La falsedad y la burla son dos de las armas favoritas y más viejas 
del diablo. “Es mentiroso, y padre de mentira” (Juan 8:44). Durante 
todo el ministerio terrenal de nuestro Señor, vemos cómo esas armas se 
emplean continuamente contra Él. Se le llamó “comilón, y bebedor de vino” y 
“amigo de publicanos y de pecadores”; se le despreció llamándole 
“samaritano”. Las escenas finales de su vida no fueron sino acordes con todo 
su pasado. Satanás provocó a sus enemigos para que a sus heridas añadieran 
insultos; en cuanto se le declaró culpable, amontonaron sobre Él toda clase de 
atroces humillaciones: “le escupieron en el rostro, y le dieron de puñetazos”; 
“le abofetearon” y se mofaron de Él diciéndole: “Profetízanos, Cristo, quién es 
el que te golpeó”. 
¡Qué asombroso y qué extraño suena todo esto! ¡Qué asombroso 
que el Santo Hijo de Dios se hubiera de someter voluntariamente a 
tales humillaciones para redimir a semejantes pecadores despreciables como 
nosotros! ¡Y no menos asombroso es el hecho de que cada pequeño detalle 
de aquellos insultos había sido profetizado 700 años antes de que se 
pronunciaran! 700 años antes, Isaías había escrito: “No escondí mi rostro de 
injurias y de esputos” (Isaías 50:6). 
Saquemos de este pasaje una conclusión práctica.

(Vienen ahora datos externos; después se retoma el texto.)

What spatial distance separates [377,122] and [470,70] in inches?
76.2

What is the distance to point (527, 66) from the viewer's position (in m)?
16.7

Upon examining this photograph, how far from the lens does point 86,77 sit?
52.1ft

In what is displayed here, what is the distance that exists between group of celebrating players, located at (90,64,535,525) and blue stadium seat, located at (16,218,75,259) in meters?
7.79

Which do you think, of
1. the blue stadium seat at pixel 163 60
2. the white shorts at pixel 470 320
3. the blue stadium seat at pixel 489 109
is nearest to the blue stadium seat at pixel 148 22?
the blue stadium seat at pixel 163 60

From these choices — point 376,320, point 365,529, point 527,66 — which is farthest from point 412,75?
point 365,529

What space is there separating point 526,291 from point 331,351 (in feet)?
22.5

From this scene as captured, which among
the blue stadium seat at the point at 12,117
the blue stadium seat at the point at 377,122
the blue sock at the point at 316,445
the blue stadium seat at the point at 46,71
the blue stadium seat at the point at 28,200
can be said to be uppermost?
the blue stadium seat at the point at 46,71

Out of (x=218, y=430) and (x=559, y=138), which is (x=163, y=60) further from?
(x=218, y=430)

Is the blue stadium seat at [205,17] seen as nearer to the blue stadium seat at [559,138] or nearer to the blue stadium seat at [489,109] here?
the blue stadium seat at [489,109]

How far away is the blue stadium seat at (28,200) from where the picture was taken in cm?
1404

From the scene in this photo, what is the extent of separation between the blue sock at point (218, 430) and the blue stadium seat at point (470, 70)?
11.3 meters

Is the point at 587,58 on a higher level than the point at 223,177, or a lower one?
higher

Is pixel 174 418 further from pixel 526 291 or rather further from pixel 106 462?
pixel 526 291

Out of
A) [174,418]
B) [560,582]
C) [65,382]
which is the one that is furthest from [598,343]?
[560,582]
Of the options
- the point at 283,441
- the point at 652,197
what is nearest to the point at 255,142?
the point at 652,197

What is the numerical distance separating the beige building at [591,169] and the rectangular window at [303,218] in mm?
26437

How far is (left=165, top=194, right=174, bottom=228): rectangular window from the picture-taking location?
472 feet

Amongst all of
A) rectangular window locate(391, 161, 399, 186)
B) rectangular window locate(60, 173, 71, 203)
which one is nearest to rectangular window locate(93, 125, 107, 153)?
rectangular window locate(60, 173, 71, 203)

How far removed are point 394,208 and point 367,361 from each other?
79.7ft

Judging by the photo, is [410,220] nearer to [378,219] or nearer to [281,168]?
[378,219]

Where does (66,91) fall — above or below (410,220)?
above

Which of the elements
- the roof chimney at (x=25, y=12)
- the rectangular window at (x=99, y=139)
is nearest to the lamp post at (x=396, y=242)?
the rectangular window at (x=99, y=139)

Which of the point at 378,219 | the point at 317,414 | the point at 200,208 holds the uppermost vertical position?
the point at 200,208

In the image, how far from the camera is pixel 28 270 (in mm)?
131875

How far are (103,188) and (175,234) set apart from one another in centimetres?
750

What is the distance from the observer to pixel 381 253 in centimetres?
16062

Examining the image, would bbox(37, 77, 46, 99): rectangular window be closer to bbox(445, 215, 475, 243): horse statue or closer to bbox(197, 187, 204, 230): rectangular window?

No nos sorprendamos 
nunca si tenemos que soportar burlas, insultos y calumnias, por pertenecer a 
Cristo. “El discípulo no es más que su maestro, ni el siervo más que su señor” 
(Mateo 10:24). Si sobre nuestro Salvador se amontonaron mentiras e insultos, 
no debe asombrarnos que las mismas armas se sigan utilizando contra su 
pueblo. Una de las principales maquinaciones de Satanás es manchar las 
reputaciones de los hombres piadosos para conseguir que se los desprecie: 
las vidas de Lutero, Cranmer, Calvino o Wesley nos proporcionan abundantes 
ejemplos de esto. Si alguna vez se nos llama a sufrir de tal modo, aguantemos 
con paciencia. 
Estaremos bebiendo de la misma copa que bebió nuestro amado Señor. Pero 
hay una gran diferencia: en el peor de los casos, nosotros solo habremos 
tomado un pequeño sorbo amargo; Él bebió la copa hasta la última gota. 
Fragmentos extraídos de “Meditaciones sobre los Evangelios”, J. C. Ryle.